The 8080 chip at 40

It came out in 1974 and was the basis of the MITS Altair 8800, for which two guys named Bill Gates and Paul Allen wrote BASIC, and millions of people began to realize that they, too, could have their very own, personal, computer.


Now, some 40 years after the debut of the Intel 8080 microprocessor, the industry can point to direct descendants of the chip that are astronomically more powerful (see sidebar, below). So what's in store for the next four decades?

For those who were involved with, or watched, the birth of the 8080 and know about the resulting PC industry and today's digital environment, escalating hardware specs aren't the concern. These industry watchers are more concerned with the decisions that the computer industry, and humanity as a whole, will face in the coming decades.

The 8080's start

While at Intel, Italian immigrant Fredericco Faggin designed the 8080 as an enhancement of Intel's 8008 chip -- the first eight-bit microprocessor, which had debuted two years earlier. The 8008, in turn, had been a single-chip emulation of the processor in the Datapoint 2200, a desktop computer introduced by the Computer Terminal Corp. of Texas in late 1970.
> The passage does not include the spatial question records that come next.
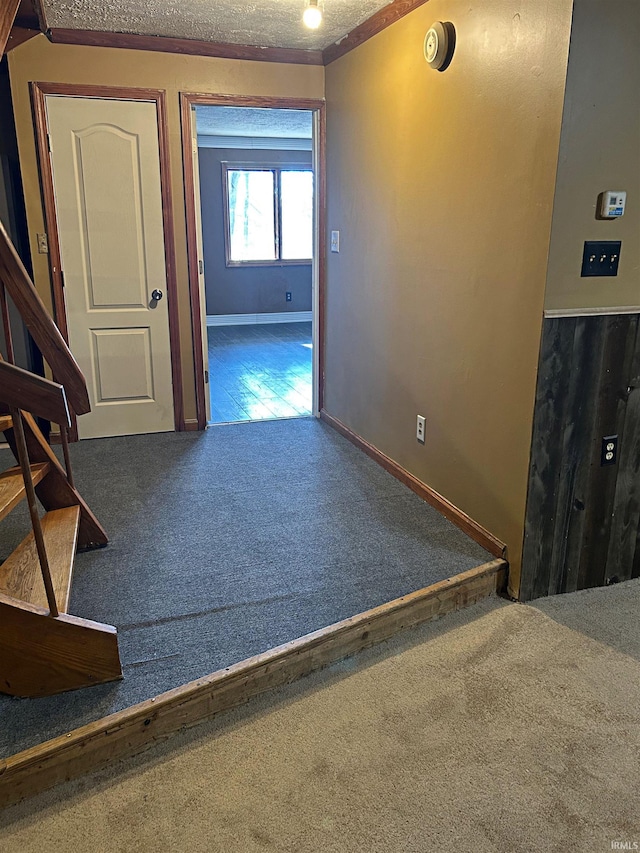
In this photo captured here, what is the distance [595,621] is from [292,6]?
9.92 feet

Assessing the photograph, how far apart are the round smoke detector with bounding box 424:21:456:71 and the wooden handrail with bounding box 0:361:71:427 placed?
6.84 ft

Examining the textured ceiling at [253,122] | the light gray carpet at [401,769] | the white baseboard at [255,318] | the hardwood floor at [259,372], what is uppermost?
the textured ceiling at [253,122]

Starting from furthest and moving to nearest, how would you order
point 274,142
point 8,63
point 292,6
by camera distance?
point 274,142 < point 8,63 < point 292,6

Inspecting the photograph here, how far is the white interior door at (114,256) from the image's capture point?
149 inches

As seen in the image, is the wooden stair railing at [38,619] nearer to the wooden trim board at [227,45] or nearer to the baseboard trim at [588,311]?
the baseboard trim at [588,311]

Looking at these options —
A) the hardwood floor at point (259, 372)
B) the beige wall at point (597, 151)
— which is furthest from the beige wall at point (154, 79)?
the beige wall at point (597, 151)

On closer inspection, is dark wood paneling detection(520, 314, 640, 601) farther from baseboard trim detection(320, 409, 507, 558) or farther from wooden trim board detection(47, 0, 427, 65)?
wooden trim board detection(47, 0, 427, 65)

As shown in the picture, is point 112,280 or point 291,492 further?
point 112,280

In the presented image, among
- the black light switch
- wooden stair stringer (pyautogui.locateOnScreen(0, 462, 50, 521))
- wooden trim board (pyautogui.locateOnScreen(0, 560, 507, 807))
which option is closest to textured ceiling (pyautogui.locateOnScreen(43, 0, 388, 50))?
the black light switch

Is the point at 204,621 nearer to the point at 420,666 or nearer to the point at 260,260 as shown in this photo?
the point at 420,666

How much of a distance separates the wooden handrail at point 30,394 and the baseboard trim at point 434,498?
172cm

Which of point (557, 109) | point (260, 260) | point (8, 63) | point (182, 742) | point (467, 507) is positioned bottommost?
point (182, 742)

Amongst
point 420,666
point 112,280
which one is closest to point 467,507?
point 420,666

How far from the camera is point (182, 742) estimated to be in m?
1.85
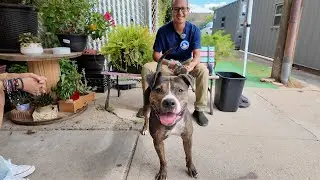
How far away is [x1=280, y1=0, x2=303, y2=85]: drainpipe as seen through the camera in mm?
4723

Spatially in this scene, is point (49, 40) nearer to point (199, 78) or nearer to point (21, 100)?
point (21, 100)

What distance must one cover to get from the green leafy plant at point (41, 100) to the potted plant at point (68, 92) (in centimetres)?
19

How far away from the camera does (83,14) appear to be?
3662 mm

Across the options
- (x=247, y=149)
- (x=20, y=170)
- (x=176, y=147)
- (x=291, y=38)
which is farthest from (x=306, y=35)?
(x=20, y=170)

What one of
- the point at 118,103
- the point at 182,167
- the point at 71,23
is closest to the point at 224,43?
the point at 118,103

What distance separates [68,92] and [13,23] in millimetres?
1101

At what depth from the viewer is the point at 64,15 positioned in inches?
136

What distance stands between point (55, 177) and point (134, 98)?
7.48 ft

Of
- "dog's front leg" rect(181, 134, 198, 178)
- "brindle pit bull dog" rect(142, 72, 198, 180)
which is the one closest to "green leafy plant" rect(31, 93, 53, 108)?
"brindle pit bull dog" rect(142, 72, 198, 180)

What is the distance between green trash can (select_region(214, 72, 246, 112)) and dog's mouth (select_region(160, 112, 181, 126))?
1835mm

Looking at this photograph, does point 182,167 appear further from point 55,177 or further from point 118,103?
point 118,103

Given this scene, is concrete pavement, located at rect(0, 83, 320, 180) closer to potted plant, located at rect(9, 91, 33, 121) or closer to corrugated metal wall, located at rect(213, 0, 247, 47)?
potted plant, located at rect(9, 91, 33, 121)

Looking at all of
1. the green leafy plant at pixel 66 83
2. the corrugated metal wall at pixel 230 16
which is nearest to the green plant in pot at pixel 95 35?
the green leafy plant at pixel 66 83

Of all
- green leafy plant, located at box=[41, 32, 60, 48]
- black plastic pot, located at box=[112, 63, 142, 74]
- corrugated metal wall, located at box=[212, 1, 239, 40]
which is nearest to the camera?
black plastic pot, located at box=[112, 63, 142, 74]
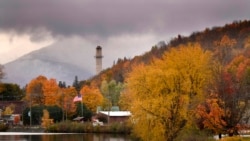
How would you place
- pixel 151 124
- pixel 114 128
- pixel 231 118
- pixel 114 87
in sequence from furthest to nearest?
1. pixel 114 87
2. pixel 114 128
3. pixel 151 124
4. pixel 231 118

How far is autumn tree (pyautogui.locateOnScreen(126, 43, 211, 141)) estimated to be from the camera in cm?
4934

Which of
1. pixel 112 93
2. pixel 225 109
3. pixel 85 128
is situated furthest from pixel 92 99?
pixel 225 109

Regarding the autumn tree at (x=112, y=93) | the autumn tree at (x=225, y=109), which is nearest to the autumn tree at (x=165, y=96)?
the autumn tree at (x=225, y=109)

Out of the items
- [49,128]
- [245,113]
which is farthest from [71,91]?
[245,113]

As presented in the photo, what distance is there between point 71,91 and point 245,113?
99.6m

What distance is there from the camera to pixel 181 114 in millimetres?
49500

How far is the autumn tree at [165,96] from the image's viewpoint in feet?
162

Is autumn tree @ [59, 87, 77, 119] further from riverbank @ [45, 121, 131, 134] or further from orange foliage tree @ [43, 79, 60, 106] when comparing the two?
riverbank @ [45, 121, 131, 134]

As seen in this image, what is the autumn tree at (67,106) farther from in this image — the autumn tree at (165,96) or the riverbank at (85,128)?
the autumn tree at (165,96)

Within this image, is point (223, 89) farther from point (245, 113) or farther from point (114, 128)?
point (114, 128)

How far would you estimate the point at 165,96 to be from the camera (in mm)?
50438

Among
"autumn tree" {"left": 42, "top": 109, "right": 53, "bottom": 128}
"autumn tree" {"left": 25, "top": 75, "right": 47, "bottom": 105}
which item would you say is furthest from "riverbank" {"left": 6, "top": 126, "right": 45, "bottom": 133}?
"autumn tree" {"left": 25, "top": 75, "right": 47, "bottom": 105}

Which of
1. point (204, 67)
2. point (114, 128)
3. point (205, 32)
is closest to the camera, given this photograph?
point (204, 67)

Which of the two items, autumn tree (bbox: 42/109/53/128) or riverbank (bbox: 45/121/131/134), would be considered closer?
riverbank (bbox: 45/121/131/134)
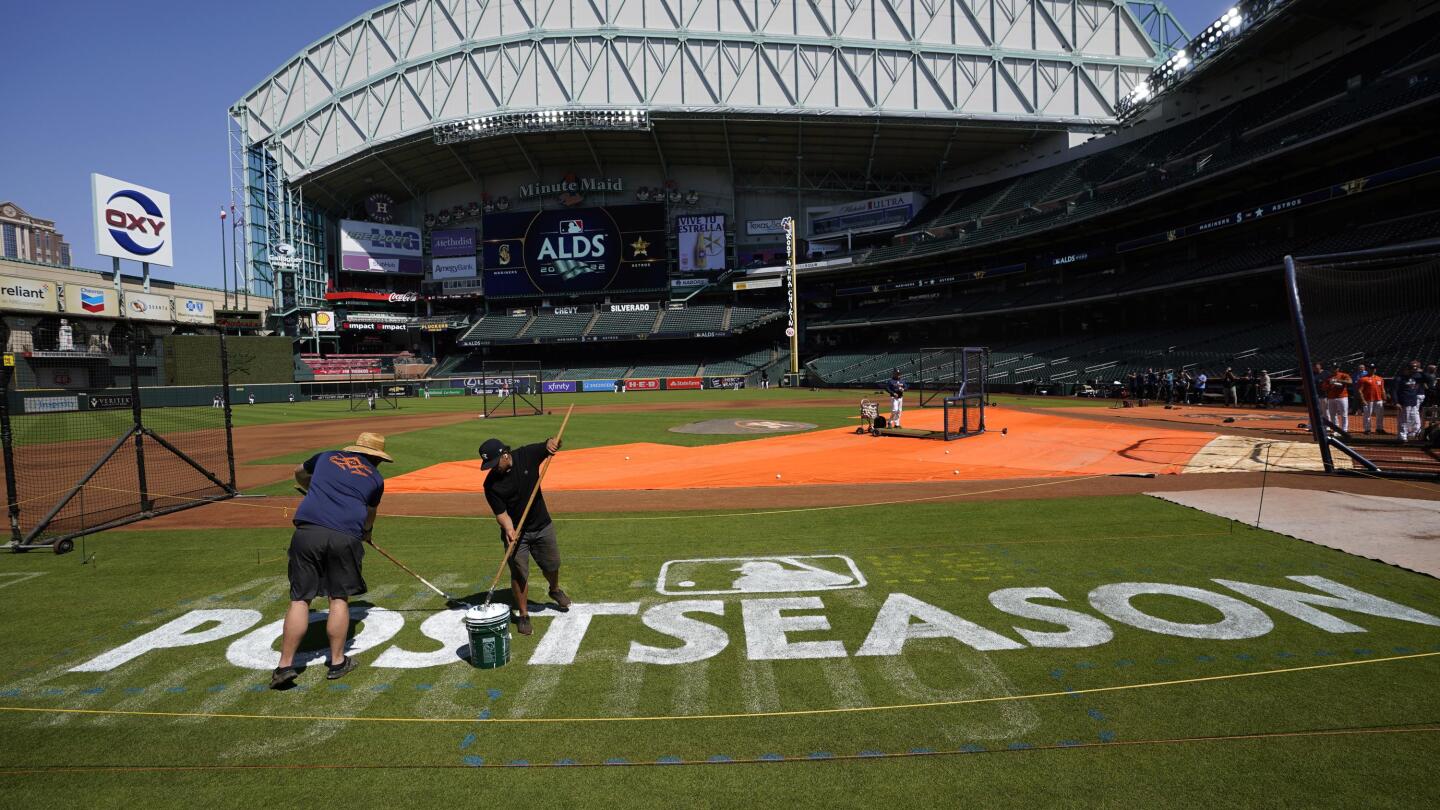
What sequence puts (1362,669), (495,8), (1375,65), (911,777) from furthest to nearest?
(495,8) → (1375,65) → (1362,669) → (911,777)

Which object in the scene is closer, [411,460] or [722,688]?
[722,688]

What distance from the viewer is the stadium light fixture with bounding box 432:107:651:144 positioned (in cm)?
5875

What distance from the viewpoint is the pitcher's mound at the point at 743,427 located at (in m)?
24.1

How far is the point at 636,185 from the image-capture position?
70.6 m

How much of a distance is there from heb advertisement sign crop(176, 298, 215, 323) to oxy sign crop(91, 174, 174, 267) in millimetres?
7271

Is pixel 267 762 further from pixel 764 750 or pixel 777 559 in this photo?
pixel 777 559

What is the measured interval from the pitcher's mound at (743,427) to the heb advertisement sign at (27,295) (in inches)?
2055

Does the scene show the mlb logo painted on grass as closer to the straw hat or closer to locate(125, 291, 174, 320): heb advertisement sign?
the straw hat

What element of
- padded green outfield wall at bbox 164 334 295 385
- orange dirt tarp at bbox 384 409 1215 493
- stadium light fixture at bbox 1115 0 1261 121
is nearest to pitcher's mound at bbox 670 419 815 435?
orange dirt tarp at bbox 384 409 1215 493

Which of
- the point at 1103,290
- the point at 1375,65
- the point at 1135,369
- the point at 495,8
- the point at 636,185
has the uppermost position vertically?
the point at 495,8

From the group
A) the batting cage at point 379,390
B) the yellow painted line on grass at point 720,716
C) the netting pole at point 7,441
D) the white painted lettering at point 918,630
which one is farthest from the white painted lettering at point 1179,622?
the batting cage at point 379,390

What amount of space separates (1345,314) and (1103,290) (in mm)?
29617

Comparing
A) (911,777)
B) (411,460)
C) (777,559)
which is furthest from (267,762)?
(411,460)

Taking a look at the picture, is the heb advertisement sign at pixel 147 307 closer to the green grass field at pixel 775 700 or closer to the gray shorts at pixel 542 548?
the green grass field at pixel 775 700
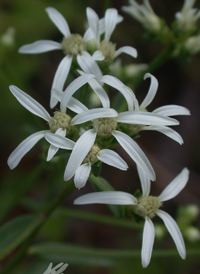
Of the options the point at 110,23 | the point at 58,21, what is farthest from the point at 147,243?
the point at 58,21

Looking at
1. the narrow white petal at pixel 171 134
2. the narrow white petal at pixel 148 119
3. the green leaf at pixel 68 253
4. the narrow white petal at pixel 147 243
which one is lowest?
the green leaf at pixel 68 253

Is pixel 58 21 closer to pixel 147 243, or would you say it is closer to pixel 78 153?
pixel 78 153

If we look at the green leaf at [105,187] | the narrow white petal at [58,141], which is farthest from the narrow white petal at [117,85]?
the green leaf at [105,187]

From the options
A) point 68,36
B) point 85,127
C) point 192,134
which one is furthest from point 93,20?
point 192,134

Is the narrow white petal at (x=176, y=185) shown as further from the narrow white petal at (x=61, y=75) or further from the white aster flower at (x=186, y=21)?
the white aster flower at (x=186, y=21)

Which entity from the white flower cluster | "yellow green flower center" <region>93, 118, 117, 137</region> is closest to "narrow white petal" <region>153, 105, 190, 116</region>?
A: the white flower cluster
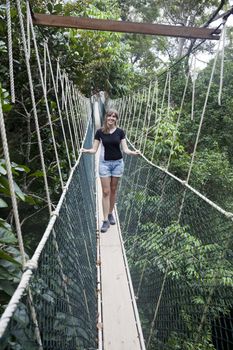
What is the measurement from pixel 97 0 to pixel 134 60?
8.77m

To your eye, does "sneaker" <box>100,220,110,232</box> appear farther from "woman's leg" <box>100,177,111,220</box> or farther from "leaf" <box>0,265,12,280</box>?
"leaf" <box>0,265,12,280</box>

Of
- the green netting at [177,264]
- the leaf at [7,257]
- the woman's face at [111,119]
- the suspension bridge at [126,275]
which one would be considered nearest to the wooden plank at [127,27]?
the suspension bridge at [126,275]

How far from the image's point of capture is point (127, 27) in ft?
5.25

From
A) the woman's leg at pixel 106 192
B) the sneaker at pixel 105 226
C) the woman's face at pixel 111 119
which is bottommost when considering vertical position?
the sneaker at pixel 105 226

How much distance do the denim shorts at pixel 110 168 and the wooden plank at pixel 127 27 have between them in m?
0.78

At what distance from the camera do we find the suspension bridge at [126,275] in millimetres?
777

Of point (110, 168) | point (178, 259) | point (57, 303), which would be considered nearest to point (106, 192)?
point (110, 168)

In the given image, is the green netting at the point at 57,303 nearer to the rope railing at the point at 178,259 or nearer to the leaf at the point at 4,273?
the leaf at the point at 4,273

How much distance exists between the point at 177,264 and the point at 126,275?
0.29m

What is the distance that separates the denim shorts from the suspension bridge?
0.23 meters

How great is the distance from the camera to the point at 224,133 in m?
7.09

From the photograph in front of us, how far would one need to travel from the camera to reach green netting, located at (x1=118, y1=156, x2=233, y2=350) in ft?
4.24

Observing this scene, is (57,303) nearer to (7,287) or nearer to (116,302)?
(7,287)

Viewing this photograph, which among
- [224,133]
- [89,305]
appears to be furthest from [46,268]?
[224,133]
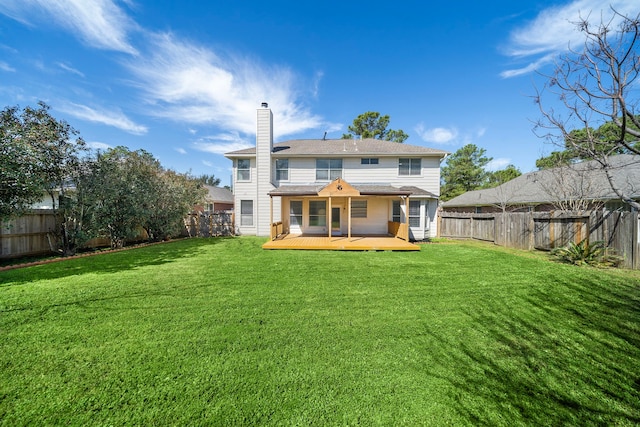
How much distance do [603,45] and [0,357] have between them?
34.3ft

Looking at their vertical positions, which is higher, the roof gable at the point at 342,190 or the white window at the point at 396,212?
the roof gable at the point at 342,190

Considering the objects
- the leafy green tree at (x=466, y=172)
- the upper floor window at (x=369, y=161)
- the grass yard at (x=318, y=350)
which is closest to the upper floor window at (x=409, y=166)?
the upper floor window at (x=369, y=161)

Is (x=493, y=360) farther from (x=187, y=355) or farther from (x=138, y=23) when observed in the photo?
(x=138, y=23)

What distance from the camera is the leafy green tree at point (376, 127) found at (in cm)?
3012

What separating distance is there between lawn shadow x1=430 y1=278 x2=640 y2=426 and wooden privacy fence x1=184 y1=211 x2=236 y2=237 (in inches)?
558

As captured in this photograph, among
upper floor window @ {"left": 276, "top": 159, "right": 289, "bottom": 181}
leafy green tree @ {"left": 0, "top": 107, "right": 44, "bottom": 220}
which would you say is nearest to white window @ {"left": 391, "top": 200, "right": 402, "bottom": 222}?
upper floor window @ {"left": 276, "top": 159, "right": 289, "bottom": 181}

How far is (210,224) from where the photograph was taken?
15.2 metres

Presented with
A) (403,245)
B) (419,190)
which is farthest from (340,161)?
(403,245)

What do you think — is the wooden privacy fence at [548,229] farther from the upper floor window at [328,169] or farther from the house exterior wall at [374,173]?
the upper floor window at [328,169]

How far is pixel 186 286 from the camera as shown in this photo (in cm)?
538

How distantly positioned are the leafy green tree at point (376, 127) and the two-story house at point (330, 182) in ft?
54.2

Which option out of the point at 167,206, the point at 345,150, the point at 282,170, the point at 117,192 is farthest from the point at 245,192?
the point at 345,150

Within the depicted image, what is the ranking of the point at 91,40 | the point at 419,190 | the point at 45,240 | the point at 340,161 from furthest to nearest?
the point at 340,161 < the point at 419,190 < the point at 91,40 < the point at 45,240

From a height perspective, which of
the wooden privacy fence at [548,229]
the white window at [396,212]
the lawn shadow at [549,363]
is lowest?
the lawn shadow at [549,363]
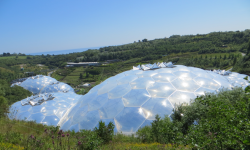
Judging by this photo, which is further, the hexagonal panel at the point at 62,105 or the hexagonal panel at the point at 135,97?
the hexagonal panel at the point at 62,105

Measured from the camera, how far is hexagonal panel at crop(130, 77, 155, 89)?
43.6 ft

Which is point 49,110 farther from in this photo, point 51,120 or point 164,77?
point 164,77

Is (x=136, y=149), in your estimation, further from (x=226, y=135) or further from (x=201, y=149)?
(x=226, y=135)

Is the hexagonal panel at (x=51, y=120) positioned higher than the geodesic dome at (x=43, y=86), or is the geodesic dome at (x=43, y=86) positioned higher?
the hexagonal panel at (x=51, y=120)

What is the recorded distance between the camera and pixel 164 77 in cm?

Chief among the Intel 8080's many improvements was the use of 40 connector pins, as opposed to 18 in the 8008. The presence of only 18 pins meant that some I/O lines had to share pins. That had forced designers to use several dozen support chips to multiplex the I/O lines on the 8008, making the chip impractical for many uses, especially for hobbyists.

"The 8080 opened the market suggested by the 8008," says Faggin.

As for the future, he says he hopes to see development that doesn't resemble the past. "Today's computers are no different in concept from the ones used in the early 1950s, with a processor and memory and algorithms executed in sequence," Faggin laments, and he'd like to see that change.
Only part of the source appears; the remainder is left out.